Our sleuths are Imogen, who owns the local hotel, and former detective, Adam, who owns a local bar. A lot of the scenes take place in those locations, where people gather and talk and air their suspicions. The mysteries are well done, with several clues and enough suspects to keep you guessing. The townsfolk are a typically mixed bunch of nosy do-gooders, gossipers, and those trying to keep their secrets out of the public eye, which is almost impossible in a small town.

The one thing that both annoys and charms me is our sleuths’ love lives. Imogen is dating Dan. Adam is dating the fourth member of their team, Steph. It’s a little too sweet, too perfect. And of course, they’re all four nice and smart and work well together. On the other hand, the ending made me smile, so what do I know.

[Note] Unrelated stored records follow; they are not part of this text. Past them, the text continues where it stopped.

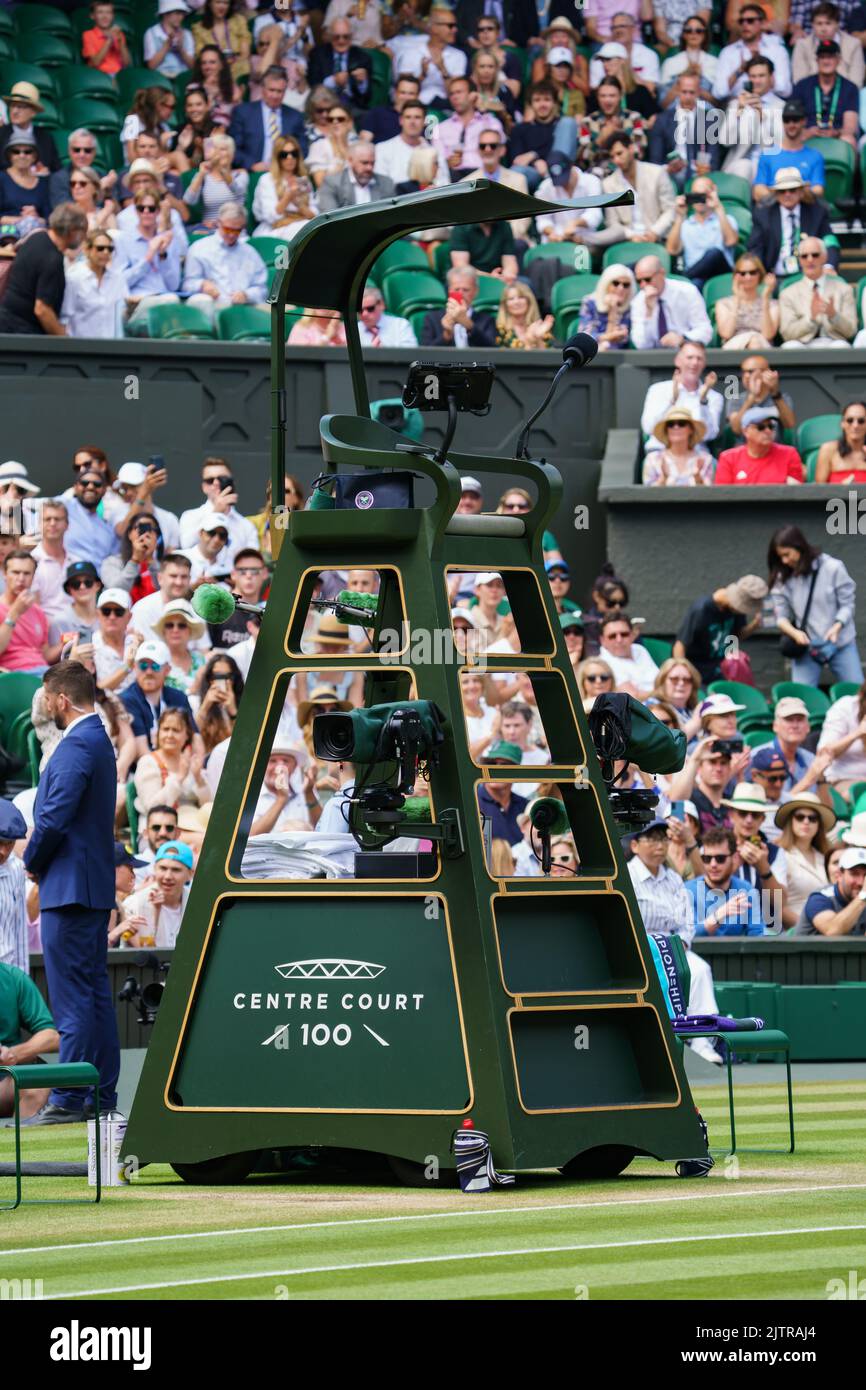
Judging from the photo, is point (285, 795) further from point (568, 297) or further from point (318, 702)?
point (568, 297)

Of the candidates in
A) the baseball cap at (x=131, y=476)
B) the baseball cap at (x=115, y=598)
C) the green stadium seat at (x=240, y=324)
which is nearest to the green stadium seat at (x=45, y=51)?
the green stadium seat at (x=240, y=324)

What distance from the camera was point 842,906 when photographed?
54.3ft

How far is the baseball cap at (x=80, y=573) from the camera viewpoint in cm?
1758

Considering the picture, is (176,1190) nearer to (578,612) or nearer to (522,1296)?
(522,1296)

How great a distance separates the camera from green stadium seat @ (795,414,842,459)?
68.7 ft

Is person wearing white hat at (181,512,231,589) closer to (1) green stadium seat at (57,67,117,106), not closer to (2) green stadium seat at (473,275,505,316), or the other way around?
(2) green stadium seat at (473,275,505,316)

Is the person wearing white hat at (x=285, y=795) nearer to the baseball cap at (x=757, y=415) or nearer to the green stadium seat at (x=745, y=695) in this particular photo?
the green stadium seat at (x=745, y=695)

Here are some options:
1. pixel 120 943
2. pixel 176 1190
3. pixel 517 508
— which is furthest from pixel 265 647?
pixel 517 508

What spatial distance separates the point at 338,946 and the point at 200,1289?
306cm

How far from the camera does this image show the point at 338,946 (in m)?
9.59

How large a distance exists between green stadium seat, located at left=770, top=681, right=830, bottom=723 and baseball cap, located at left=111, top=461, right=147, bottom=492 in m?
5.11

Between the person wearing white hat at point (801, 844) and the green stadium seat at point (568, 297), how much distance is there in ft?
22.6

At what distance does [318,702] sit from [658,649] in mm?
3506

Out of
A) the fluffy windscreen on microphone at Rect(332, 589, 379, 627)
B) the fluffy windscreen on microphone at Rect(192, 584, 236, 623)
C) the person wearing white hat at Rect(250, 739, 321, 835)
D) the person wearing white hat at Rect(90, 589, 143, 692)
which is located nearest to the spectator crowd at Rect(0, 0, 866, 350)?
the person wearing white hat at Rect(90, 589, 143, 692)
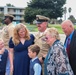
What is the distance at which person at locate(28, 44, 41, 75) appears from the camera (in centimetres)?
571

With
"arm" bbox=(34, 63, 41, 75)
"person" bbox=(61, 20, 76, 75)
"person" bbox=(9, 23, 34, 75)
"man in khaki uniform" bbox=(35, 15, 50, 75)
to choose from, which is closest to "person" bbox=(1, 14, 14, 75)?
"person" bbox=(9, 23, 34, 75)

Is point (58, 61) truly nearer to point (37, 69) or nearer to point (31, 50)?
point (37, 69)

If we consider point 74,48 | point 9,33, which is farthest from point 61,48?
point 9,33

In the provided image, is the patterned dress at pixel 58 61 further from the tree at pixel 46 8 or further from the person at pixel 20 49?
the tree at pixel 46 8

A Harvest Murder is a typical British cozy mystery. It’s a very seasonal mystery, one to read in the fall, with its Cider Festival and Guy Fawkes night.

About Frances Evesham

One day, Frances Evesham walked on a beach in peaceful Somerset and came upon a unique nine-legged Victorian lighthouse. Her first cozy crime story, Murder at the Lighthouse, was born.

Now, she writes mystery stories: the Exham on Sea contemporary cozy crime series set in a small Somerset seaside town, and the Thatcham Hall Mysteries, 19th Century historical mystery romances set in Victorian England.

She collects poison recipes and cooks with a glass of wine in one hand and a bunch of chillies in the other, her head full of ingenious ways to dispatch her victims – in fiction, of course.

She’s been a speech therapist and a road sweeper, and worked in the criminal courts seeing crime from all points of view: victim, prosecution and defense. Spending time in the dock and the witness box alongside witnesses taught her more about motive, means and opportunity than she could ever have imagined.